As you can see, we only need the format bits and the slot number of the operation in order to calculate the offset. If our instruction contains a NOP, the offset for that operation in slot number `i` is 0.

It's important to note that the offset is calculated from the beginning of the instruction. Then, we need to count how many operations are inside our instruction till the slot number of the current operation and go adding up to 24 bits. Why 24 bits? That's the smallest operation size we can have (format bits are not taken into account). In other cases, we have extension bytes and our instruction is either 34 or 42 bits. Last but not least, we have to take into account if the operation is part of the second group of operations, and in that case, we need to add 8 more bits.

Now, let's go back to our instruction bytes:

7C 47 81 43 60 21 60 A0 85 50 80 30 03 C1 08 00 40 E0 60 45 60 11 40 0F 80 00 57 01

If we follow the above algorithm to calculate the offset for the first operation, we get the following result:

We know that the format bits for the instruction are 0x02AA, the slot number for the first operation is 0 and its format bits are `01`. This means that `offset` is 0, basically, because the condition `i < slotnumber` is not satisfied, `i` and `slotnumber` are both 0. The second operation `offset` will be 24, the third one will be 48, the fourth one will be ... 80 and the fifth will be ... 104. Were you expecting 96 for the fourth and 192 for the fifth? :P No, both operations belong to the second group of operations so we need to add 8 bits.

As our first operation is 40 bits long, and knowing that we have 16 bits at the beginning of the stream for the format bytes, we know that our bit stream is going to be, at most, as long as:

7c 47 - 81 43 60 21 60 ^^ ^^ ^^ ^^ ^^ ^^ ^^ (fb n ins) - (op bytes)

* * * * *

Written exercise a: Rewrite the records from the line containing "Across this photograph, is" down to the end of the records, switching "nearer" to "closer" and keeping everything else the same. Leave the pictures out.

* * * * *

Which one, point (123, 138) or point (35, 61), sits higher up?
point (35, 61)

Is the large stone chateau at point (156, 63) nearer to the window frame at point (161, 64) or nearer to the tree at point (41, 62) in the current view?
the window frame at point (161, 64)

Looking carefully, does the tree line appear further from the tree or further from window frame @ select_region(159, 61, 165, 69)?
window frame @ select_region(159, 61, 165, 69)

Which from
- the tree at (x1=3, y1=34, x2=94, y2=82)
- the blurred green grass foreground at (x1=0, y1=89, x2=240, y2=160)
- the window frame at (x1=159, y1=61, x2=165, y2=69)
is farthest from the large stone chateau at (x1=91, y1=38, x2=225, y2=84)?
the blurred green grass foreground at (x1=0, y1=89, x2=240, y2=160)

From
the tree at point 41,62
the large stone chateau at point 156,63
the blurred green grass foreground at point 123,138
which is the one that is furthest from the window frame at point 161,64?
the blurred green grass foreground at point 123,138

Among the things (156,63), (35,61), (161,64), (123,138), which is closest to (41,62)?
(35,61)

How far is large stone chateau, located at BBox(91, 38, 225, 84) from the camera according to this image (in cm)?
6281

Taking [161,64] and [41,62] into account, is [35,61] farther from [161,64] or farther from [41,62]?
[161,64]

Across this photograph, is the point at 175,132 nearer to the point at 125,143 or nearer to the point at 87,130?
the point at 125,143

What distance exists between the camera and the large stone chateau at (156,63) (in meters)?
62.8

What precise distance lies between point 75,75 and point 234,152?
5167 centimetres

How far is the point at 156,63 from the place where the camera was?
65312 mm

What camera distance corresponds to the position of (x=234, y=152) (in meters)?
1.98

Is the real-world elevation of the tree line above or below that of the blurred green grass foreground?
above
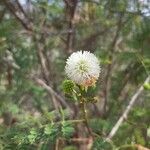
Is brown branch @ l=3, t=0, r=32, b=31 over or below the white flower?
over

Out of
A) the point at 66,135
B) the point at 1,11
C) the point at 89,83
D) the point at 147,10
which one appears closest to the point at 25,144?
the point at 66,135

* * * * *

Written exercise b: Copy the passage on instruction offsets word for word, from "As our first" down to "- (op bytes)".

Expected answer a:
Across this photograph, is the point at 175,132 closer to the point at 125,143 or closer to the point at 87,130?
the point at 125,143

What distance exists between the camera and the large stone chateau at (156,63) (in meters)?
62.8

What precise distance lies between point 75,75 and point 234,152?
5167 centimetres

How far is the point at 156,63 from the place where the camera was?
65312 mm

What camera distance corresponds to the position of (x=234, y=152) (in meters)?
1.98

Is the real-world elevation of the tree line above or below that of the blurred green grass foreground?
above
Is brown branch @ l=3, t=0, r=32, b=31 over or below the white flower?
over

Out of
A) the point at 66,135
B) the point at 1,11
C) the point at 89,83
D) the point at 147,10
which one appears closest to the point at 25,144?
the point at 66,135

Expected answer b:
As our first operation is 40 bits long, and knowing that we have 16 bits at the beginning of the stream for the format bytes, we know that our bit stream is going to be, at most, as long as:

7c 47 - 81 43 60 21 60 ^^ ^^ ^^ ^^ ^^ ^^ ^^ (fb n ins) - (op bytes)